In their article Review of Measurements Used in Computing Education Research and Suggestions for Increasing Standardization, Margulieux, Ketenci, and Decker review instruments and common practices used to measure variables in Computing Education. By presenting these findings along with a literature review of papers using the instruments described and a summary of data analysis methods, this paper serves as a valuable reference for researchers who wish to put their instruments and methods used into context. Also, this paper presents a unique source for understanding and adopting common practices in qualitative and quantitative research.

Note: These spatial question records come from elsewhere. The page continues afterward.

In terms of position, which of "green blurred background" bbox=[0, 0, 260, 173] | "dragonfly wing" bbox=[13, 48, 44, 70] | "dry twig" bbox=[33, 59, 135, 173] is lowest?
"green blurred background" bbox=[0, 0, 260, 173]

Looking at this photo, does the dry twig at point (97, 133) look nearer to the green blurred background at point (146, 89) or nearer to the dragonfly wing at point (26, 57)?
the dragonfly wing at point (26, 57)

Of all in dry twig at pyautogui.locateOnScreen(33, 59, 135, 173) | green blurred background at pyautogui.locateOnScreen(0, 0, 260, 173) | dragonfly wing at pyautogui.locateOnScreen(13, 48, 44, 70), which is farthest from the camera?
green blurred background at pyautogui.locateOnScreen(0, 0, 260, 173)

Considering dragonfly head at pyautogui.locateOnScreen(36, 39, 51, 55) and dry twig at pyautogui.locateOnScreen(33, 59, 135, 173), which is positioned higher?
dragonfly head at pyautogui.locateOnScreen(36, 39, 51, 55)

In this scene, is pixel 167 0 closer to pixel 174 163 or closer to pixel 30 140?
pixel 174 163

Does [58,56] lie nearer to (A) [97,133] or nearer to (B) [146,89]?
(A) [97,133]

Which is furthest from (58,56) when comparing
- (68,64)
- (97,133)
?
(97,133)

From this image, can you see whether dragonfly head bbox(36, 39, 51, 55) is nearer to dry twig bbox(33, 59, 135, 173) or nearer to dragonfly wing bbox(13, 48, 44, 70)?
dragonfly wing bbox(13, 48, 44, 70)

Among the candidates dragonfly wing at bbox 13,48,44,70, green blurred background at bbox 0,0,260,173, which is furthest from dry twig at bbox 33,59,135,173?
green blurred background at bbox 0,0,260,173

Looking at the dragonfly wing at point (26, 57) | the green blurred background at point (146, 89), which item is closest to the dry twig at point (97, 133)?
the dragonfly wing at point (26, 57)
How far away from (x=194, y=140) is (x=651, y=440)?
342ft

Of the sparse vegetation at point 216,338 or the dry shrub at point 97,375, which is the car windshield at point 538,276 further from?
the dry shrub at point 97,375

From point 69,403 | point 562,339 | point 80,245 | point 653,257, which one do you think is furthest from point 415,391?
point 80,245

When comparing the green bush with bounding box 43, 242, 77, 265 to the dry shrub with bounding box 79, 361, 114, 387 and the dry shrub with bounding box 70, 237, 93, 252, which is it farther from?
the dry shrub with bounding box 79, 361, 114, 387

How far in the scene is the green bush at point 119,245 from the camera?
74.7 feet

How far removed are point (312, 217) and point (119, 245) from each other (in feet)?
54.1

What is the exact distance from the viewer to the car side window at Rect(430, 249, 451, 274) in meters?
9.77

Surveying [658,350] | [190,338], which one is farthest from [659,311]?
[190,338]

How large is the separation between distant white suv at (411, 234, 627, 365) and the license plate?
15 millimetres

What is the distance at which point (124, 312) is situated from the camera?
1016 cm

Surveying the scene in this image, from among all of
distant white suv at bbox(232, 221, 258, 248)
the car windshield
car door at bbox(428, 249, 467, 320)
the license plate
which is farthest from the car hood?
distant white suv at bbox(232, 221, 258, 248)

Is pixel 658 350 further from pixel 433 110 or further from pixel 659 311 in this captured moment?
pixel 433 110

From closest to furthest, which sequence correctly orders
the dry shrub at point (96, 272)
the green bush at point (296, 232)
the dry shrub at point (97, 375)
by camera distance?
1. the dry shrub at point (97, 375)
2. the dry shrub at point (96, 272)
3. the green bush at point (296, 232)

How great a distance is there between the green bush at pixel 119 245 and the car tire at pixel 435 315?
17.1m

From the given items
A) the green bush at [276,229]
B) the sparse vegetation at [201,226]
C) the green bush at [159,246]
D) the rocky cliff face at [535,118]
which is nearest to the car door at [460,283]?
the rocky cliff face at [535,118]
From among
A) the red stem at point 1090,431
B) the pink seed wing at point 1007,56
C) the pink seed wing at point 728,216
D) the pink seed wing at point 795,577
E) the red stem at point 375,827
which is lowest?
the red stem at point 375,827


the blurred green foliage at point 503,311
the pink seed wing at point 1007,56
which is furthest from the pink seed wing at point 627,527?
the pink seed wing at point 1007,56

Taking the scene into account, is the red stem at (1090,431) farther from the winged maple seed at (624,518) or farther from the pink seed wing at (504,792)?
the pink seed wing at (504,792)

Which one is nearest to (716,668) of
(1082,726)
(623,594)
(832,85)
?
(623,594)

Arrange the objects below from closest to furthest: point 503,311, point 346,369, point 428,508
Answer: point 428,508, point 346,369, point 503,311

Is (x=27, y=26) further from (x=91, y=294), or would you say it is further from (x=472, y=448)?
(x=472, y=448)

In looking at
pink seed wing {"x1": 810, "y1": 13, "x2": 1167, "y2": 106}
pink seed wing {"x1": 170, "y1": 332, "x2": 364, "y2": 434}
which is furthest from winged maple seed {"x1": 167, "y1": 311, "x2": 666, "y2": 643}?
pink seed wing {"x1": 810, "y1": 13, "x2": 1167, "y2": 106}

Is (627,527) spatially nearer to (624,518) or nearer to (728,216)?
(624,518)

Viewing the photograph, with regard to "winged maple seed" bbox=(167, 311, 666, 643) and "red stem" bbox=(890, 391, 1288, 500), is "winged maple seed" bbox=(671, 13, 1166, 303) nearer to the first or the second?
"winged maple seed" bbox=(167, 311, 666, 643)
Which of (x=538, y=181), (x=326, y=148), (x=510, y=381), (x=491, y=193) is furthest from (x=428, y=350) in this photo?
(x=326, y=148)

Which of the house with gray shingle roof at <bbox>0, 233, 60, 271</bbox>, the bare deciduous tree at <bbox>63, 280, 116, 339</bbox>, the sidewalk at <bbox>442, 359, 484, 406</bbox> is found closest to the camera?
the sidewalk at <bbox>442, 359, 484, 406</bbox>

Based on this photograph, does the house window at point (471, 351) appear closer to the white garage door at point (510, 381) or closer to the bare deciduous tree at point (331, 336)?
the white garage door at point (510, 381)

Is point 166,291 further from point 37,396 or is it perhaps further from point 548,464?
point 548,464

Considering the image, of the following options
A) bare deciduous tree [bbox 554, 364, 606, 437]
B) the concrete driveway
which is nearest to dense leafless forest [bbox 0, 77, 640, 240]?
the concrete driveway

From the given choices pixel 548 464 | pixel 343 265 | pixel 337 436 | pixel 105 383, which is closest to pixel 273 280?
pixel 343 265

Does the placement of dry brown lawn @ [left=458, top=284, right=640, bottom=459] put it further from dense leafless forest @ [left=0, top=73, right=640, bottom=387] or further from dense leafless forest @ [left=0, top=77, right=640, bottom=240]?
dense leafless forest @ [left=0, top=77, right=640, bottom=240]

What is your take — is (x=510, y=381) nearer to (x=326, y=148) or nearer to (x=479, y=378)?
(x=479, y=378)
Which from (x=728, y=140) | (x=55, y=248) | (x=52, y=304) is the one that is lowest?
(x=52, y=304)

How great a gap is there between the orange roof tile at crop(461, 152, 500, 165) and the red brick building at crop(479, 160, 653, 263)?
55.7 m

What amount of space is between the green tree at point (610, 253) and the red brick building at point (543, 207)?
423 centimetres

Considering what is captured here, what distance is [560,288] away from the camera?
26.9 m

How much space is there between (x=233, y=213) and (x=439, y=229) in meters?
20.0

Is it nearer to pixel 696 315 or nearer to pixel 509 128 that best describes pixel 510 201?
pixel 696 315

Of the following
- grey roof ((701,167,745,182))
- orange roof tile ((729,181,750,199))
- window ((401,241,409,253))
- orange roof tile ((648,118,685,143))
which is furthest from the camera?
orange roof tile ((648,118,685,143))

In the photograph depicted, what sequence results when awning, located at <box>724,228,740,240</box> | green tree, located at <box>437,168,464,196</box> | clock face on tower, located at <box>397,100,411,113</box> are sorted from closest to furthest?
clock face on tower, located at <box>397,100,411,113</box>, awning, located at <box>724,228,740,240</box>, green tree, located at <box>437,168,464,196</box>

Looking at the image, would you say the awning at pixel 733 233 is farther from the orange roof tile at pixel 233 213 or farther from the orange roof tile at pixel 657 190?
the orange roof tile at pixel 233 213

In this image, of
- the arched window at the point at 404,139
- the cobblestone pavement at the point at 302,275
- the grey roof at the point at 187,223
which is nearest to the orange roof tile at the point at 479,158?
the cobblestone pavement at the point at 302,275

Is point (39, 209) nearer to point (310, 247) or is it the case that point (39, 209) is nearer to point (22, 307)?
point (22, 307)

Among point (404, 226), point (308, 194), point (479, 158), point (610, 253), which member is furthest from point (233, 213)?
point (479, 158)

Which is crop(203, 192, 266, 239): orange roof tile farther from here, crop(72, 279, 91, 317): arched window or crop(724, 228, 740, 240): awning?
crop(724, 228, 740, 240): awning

The final article in this issue, Modelling Achievement in Advanced Computer Science: The Role of Learner Characteristics and Perceived Learning Environment by Nasser-Abu Alhija and Levi-Eliyahu, examine a hypothesized structural model for achievement in advanced computer science classes. The authors evaluate questionnaires administered to over 300 Israeli high-school students in Grades 11 and 12. From the questionnaire data, they derive a structural model which then is analyzed using Structural Equation Modeling. Through a reduced version of this model in which only significant effects are incorporated, the authors determine Mathematics achievement, self-efficacy, and perceived classroom learning environment as the most influential variables. This study adds to the body of knowledge on modeling achievement in introductory computer science course by extending the scope to senior high-school students. It also guides those who design interventions by shedding light on the relative importance of factors that influence students’ achievement. Finally, the results from this study reconfirm the influence of learning environment factors such as effective teaching strategies, high teacher expectations, and supportive learning climate.